◆ What you have to do ◆
Somewhere below are a line with "genus: Tayassu" and a later line with "scientific name: Dremomys rufigenis". Output exactly those lines and all lines between them.

[Data entries]
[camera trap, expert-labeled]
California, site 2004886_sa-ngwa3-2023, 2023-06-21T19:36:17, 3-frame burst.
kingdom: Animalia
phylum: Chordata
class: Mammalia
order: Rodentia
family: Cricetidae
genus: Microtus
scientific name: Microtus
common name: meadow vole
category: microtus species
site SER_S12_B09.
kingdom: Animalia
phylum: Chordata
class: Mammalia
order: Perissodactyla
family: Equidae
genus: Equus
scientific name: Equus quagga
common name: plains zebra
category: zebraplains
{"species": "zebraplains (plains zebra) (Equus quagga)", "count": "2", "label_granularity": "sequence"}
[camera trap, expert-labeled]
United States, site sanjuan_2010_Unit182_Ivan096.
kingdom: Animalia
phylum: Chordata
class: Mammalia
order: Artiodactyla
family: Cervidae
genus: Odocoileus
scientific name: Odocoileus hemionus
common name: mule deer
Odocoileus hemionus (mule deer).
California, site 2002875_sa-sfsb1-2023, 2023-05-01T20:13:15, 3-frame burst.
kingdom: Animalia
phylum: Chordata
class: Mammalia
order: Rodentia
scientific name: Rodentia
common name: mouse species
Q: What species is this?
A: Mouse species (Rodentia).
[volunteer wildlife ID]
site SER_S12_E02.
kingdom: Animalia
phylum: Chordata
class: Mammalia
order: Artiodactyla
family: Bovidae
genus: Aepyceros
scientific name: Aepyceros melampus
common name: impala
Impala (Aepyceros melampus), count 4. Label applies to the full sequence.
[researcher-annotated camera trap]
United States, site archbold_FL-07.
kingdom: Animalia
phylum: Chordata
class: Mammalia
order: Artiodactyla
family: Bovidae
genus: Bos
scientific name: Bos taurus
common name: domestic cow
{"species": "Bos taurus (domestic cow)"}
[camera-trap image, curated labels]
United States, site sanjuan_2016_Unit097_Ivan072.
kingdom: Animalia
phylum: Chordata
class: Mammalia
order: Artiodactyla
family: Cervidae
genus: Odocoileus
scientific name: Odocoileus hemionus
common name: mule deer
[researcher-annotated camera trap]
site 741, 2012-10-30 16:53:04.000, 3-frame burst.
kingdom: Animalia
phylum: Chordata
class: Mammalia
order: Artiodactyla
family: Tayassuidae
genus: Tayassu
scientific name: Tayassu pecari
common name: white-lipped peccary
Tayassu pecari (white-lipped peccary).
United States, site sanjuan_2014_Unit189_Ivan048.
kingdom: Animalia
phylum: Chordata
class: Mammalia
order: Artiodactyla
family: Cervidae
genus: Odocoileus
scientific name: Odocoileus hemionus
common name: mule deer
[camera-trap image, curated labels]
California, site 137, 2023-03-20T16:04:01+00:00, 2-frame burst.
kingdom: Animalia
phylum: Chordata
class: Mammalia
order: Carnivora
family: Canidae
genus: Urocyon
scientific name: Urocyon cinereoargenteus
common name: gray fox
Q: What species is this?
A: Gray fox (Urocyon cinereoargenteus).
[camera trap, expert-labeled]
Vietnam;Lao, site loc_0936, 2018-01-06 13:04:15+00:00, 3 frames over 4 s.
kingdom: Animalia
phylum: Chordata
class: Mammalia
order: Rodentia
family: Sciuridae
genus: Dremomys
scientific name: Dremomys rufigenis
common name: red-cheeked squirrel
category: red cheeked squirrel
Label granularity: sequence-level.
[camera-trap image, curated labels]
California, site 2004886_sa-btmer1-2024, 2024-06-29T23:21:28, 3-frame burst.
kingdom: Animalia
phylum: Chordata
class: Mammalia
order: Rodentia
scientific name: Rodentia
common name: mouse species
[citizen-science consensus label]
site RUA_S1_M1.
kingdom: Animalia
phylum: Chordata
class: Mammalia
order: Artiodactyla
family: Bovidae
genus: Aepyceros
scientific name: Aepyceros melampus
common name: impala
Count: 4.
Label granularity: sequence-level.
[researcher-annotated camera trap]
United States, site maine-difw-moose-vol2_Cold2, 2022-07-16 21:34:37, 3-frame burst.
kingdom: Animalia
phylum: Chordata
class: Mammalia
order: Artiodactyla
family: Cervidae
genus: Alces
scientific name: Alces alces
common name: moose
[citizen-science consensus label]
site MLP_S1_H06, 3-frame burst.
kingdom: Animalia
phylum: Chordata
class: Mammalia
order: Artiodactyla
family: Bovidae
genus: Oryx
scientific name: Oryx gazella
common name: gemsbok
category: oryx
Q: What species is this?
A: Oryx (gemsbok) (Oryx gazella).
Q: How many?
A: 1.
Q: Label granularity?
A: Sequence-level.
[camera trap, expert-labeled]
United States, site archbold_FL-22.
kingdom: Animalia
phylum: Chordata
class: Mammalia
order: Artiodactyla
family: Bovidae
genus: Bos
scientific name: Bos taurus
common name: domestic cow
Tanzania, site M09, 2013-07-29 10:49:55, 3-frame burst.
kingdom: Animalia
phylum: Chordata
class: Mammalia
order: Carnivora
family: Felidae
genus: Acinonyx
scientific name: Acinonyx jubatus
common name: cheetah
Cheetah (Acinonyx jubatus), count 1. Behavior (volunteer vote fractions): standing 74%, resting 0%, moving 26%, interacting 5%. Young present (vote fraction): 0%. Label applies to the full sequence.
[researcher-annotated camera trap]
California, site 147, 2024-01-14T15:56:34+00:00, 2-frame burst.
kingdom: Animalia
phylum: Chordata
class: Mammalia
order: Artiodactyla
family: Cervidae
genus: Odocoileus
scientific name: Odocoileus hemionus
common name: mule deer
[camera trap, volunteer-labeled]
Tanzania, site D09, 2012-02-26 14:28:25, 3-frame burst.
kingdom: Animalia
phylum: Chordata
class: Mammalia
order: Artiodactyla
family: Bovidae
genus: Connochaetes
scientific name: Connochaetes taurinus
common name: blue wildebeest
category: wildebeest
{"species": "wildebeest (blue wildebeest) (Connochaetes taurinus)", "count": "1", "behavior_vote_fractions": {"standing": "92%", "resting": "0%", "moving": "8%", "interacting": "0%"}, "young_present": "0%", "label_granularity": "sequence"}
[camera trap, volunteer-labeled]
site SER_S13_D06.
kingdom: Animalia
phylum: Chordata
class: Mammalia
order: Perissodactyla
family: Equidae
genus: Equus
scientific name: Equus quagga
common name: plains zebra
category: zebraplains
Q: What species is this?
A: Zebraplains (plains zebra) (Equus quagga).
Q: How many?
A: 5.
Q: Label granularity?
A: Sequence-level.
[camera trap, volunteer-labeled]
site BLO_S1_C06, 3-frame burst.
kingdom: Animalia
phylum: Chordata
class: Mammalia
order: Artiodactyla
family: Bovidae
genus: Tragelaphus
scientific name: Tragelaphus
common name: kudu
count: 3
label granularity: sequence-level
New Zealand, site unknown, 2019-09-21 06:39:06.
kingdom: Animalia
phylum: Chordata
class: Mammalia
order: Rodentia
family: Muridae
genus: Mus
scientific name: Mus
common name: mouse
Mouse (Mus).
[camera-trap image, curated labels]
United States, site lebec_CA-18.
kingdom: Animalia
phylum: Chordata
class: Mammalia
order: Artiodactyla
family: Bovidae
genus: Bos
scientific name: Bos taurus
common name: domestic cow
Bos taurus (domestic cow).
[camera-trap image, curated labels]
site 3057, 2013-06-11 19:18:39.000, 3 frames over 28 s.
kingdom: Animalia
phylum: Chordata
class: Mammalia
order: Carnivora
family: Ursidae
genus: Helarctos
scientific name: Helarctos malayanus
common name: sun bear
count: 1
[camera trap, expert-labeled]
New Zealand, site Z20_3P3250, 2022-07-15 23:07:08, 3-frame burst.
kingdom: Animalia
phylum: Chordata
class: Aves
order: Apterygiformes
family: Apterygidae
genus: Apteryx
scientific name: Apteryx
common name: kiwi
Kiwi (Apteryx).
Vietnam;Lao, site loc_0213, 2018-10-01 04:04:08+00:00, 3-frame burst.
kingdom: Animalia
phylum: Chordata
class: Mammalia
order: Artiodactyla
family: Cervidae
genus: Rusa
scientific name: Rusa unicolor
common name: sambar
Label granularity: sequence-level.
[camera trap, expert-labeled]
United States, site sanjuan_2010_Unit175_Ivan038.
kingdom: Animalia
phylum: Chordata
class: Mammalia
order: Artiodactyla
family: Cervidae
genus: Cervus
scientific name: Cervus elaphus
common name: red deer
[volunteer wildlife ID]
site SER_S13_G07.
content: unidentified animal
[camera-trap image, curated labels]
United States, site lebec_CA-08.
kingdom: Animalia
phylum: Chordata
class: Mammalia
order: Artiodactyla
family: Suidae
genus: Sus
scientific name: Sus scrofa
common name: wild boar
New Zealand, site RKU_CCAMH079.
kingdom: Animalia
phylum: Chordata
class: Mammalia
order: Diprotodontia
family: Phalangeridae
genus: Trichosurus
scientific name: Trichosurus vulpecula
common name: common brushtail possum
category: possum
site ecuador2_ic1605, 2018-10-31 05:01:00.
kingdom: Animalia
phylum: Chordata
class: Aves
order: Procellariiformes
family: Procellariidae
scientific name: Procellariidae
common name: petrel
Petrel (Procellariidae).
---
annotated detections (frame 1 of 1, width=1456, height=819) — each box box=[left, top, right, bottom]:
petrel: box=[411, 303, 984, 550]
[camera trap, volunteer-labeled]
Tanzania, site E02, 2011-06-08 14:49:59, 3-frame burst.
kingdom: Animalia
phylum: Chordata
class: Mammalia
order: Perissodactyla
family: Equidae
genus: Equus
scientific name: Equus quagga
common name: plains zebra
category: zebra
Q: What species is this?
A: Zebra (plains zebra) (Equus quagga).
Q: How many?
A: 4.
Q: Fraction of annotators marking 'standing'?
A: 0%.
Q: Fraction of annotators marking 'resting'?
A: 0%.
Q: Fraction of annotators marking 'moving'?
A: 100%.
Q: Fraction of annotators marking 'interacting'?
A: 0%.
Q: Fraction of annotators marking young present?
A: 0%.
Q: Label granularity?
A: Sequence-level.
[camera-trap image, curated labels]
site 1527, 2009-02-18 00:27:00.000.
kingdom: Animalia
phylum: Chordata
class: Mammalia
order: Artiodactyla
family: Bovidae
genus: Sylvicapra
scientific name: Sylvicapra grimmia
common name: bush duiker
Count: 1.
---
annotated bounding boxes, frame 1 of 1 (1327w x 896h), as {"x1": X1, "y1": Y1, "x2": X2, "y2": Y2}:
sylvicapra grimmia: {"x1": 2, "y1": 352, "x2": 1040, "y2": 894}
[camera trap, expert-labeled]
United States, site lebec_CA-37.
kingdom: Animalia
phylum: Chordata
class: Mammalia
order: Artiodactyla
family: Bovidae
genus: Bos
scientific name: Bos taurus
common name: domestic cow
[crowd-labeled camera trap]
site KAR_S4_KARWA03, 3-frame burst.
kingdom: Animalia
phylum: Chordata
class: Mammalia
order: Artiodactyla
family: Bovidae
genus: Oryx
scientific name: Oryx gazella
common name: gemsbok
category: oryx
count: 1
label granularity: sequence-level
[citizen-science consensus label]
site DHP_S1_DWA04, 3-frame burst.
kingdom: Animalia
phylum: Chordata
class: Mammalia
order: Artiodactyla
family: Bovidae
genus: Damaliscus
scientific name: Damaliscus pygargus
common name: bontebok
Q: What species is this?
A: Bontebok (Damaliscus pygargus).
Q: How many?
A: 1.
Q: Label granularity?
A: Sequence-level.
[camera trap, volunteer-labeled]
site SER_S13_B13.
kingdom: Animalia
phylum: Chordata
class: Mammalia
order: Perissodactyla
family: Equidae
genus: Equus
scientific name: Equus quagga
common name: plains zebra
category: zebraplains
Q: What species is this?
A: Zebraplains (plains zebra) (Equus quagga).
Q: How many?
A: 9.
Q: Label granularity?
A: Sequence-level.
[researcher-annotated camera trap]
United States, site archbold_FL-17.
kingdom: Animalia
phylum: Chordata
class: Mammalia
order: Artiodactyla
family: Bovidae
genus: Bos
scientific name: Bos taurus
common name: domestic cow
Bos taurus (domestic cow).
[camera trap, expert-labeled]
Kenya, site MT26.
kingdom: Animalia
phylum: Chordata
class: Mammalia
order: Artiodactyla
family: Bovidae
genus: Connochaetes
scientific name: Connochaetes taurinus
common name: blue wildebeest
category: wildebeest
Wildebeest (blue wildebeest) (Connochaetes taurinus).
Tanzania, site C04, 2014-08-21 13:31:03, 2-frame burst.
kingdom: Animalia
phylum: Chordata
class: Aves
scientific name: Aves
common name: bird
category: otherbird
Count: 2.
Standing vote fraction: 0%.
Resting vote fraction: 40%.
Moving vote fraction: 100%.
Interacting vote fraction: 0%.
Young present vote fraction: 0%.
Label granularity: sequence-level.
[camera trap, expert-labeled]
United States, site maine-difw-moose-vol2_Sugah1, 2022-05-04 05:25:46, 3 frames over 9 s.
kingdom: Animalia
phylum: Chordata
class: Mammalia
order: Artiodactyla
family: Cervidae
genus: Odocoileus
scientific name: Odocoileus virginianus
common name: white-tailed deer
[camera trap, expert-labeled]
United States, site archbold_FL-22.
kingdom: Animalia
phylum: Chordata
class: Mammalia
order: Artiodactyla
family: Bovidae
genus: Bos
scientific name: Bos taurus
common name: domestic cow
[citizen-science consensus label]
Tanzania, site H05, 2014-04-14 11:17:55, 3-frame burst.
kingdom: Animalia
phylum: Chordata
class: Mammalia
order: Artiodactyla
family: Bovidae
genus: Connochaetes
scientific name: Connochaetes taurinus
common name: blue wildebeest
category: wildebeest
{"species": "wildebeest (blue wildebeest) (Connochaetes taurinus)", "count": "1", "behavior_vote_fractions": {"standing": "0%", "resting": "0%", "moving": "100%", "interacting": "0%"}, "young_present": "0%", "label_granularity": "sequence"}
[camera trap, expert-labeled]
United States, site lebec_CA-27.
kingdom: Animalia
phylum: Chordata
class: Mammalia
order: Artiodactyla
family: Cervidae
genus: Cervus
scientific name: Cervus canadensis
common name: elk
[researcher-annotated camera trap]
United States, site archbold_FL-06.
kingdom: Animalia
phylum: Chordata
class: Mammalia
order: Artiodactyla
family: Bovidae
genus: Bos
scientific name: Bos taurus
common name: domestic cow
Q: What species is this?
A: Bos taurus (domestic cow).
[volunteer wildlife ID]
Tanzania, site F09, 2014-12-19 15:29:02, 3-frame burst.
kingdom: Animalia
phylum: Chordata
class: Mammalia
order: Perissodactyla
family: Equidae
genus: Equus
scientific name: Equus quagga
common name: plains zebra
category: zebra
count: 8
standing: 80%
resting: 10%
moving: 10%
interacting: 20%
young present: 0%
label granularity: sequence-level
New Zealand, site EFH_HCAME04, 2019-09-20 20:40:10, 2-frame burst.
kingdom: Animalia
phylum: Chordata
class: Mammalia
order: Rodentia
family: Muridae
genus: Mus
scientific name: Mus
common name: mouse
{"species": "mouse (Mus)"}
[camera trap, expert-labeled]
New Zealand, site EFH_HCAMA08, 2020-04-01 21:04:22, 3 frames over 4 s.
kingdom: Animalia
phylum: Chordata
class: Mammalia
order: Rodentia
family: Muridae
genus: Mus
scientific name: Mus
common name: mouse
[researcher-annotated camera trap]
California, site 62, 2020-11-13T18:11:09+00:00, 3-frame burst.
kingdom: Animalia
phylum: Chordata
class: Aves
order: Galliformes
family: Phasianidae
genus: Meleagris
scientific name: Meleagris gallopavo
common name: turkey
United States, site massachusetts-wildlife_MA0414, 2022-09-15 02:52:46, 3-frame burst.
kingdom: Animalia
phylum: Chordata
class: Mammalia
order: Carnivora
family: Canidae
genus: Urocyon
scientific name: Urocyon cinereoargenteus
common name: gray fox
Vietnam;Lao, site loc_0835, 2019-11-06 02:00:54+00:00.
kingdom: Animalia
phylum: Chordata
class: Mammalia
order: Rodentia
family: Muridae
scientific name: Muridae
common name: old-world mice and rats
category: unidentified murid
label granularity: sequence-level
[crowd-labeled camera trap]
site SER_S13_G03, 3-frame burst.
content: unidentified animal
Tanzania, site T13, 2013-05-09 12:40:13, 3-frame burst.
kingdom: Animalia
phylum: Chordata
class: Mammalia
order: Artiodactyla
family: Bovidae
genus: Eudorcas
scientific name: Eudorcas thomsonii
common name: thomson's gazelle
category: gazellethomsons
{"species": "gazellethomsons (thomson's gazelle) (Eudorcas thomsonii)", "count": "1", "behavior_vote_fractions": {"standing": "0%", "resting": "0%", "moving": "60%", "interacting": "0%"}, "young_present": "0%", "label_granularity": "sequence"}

◆ Expected output ◆
genus: Tayassu
scientific name: Tayassu pecari
common name: white-lipped peccary
Tayassu pecari (white-lipped peccary).
United States, site sanjuan_2014_Unit189_Ivan048.
kingdom: Animalia
phylum: Chordata
class: Mammalia
order: Artiodactyla
family: Cervidae
genus: Odocoileus
scientific name: Odocoileus hemionus
common name: mule deer
[camera-trap image, curated labels]
California, site 137, 2023-03-20T16:04:01+00:00, 2-frame burst.
kingdom: Animalia
phylum: Chordata
class: Mammalia
order: Carnivora
family: Canidae
genus: Urocyon
scientific name: Urocyon cinereoargenteus
common name: gray fox
Q: What species is this?
A: Gray fox (Urocyon cinereoargenteus).
[camera trap, expert-labeled]
Vietnam;Lao, site loc_0936, 2018-01-06 13:04:15+00:00, 3 frames over 4 s.
kingdom: Animalia
phylum: Chordata
class: Mammalia
order: Rodentia
family: Sciuridae
genus: Dremomys
scientific name: Dremomys rufigenis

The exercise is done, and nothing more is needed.